Navigating health care and “clinics” in the time of pandemic

Note: since I live in the United States, this post is more applicable to our health care system.

During this difficult time, a lot of businesses are being asked or ordered to shut down, and some — understandably fearing financial ruin — are coming up with creative ways to claim they are “essential businesses”. One especially egregious tactic I recently discovered is businesses claiming to be “health clinics”.

What can we do to keep ourselves safe and avoid “health clinics” that might put us and others at risk? Even more importantly, how do we make difficult health care decisions during this time?

Here’s what I’m asking before I venture into any hospital, doctor’s office, or “health clinic”:

1. Are they a legit health care facility? If so, they will be following CDC guidelines as briefly summed up here:

Public Health Reminder

Healthcare facilities and clinicians should prioritize urgent and emergency visits and procedures now and for the coming several weeks. The following actions can preserve staff, personal protective equipment, and patient care supplies; ensure staff and patient safety; and expand available hospital capacity during the COVID-19 pandemic:

  • Delay all elective ambulatory provider visits
  • Reschedule elective and non-urgent admissions
  • Delay inpatient and outpatient elective surgical and procedural cases
  • Postpone routine dental and eyecare visits

2. Is this a life or death emergency? Would it be dangerous for me to move the injured or critically ill person? If so, I’m going to call 911.

3. Is time not of the essence? Am I unsure whether or not this warrants an ER visit? Then I’m calling the primary care physician for advice.

4. Is this ongoing treatment truly necessary? Unless told otherwise by their physician, no one should stop chemo, kidney dialysis, etc. Thankfully, neither my loved ones nor I need life-sustaining treatments at this point, nor are we fighting acute, life-threatening diseases. And the latter is exactly what we are trying to avoid.

5. If my health condition needs attention but is not an emergency or crisis, and I don’t require life-sustaining treatment, do I really need to risk myself and others by being seen in person? More and more doctors’ offices and legit health clinics are doing phone consultations or practicing telemedicine.

6. Will I be using time and resources better spent on those whose need for care is more crucial? I don’t want to be the cause of one less patient being seen or one less set of available protective gear unless I really, really need medical attention.
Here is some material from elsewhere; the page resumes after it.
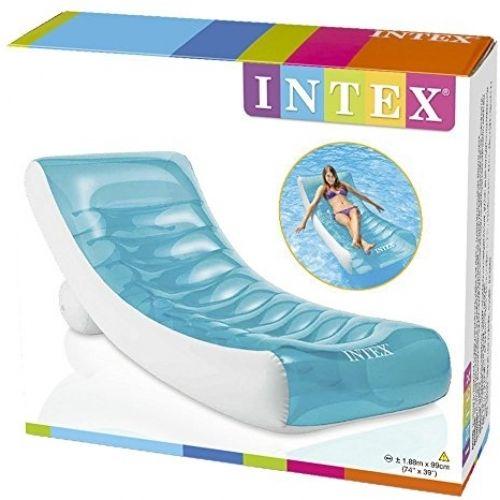 Intex Rockin' Inflatable Lounge, 74' X 39'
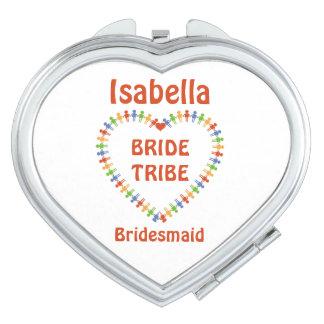 Braut-Stamm, personalisiertes kundenspezifisches Schminkspiegel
If the “health clinic” is legit, they won’t even want to see me for anything that is routine, elective, or non-urgent. But what if they aren’t following the CDC guidelines? I can only draw one of three conclusions:

  1. The people running that “health clinic” are woefully ignorant and have not even bothered to educate themselves about how to best protect their patients during this crisis. In that case, I have zero confidence in their ability to meet any of my health care needs, let alone protect me from disease or harm, and will not seek out their services now or in the future. 
  2. The people running the “health clinic” are familiar with the guidelines and educated enough to comprehend why they are necessary, but are callously choosing to ignore them, not caring who their actions put at risk. Frankly I cannot imagine anyone in the health care field being so despicable.
  3. They are actually another business entity only pretending to be a “health clinic” in order to stay open. Anyone willing to risk my community in such a deceptive way — and potentially not only my life and health but that of my loved ones — is someone I will avoid and encourage others to do the same.

 

Addendum, from the California Coronavirus (COVID-19) Response website:

Health care and helping sick relatives

What if I need to visit a health care provider?
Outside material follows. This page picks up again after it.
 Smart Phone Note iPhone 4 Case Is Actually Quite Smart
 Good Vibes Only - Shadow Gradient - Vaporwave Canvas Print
If you are feeling sick with flu-like symptoms, please first call your doctor, a nurse hotline, or an urgent care center. 

If you need to go to the hospital, call ahead so they can prepare for your arrival. If you need to call 911, tell the 911 operator the exact symptoms you are experiencing so the ambulance provider can prepare to treat you safely.
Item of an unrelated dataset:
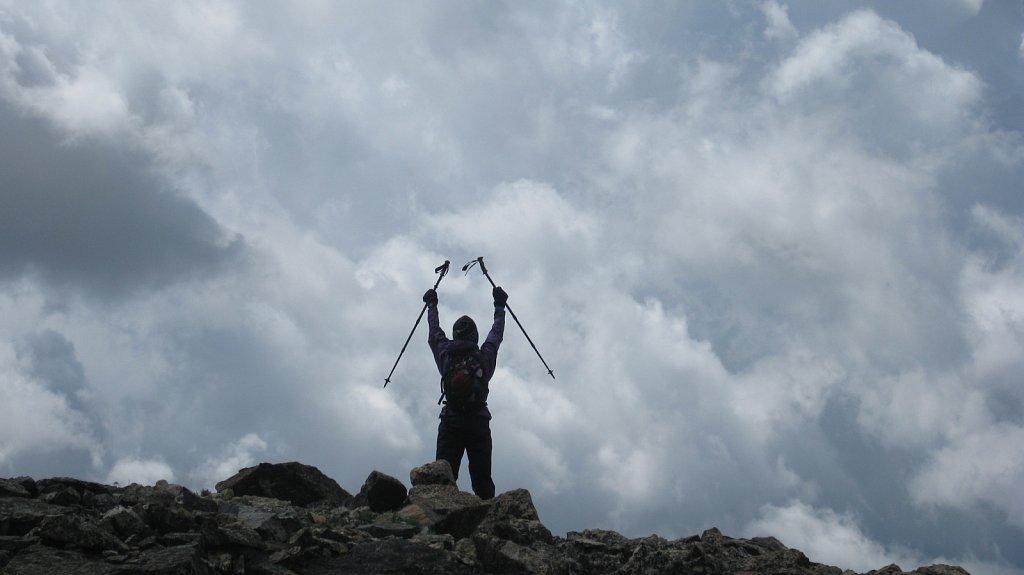 La Plata Peak (14,336 feet)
What about routine, elective or non-urgent medical appointments?

Non-essential medical care like eye exams, teeth cleaning, and elective procedures must/should be cancelled or rescheduled. If possible, health care visits should be done remotely.

Contact your health care provider to see what services they are providing.

May I still go out to get my prescriptions?

Yes. You may leave their homes to obtain prescriptions or get cannabis from a licensed cannabis retailer.

Can I leave home to care for my elderly parents or friends who require assistance to care for themselves? Or a friend or family member who has disabilities?

Yes. Be sure that you protect them and yourself by following social distancing guidelines such as washing hands before and after, using hand sanitizer, maintaining at least six feet of distance when possible, and coughing or sneezing into your elbow or a tissue and then washing your hands. If you have early signs of a cold, please stay away from your older loved ones.

Can I visit loved ones in the hospital, nursing home, skilled nursing facility, or other residential care facility?

Generally no. There are limited exceptions, such as if you are going to the hospital with a minor who is under 18 or someone who is developmentally disabled and needs assistance. For most other situations, the order prohibits non-necessary visitation to these kinds of facilities except at the end-of-life. This is difficult, but necessary to protect hospital staff and other patients.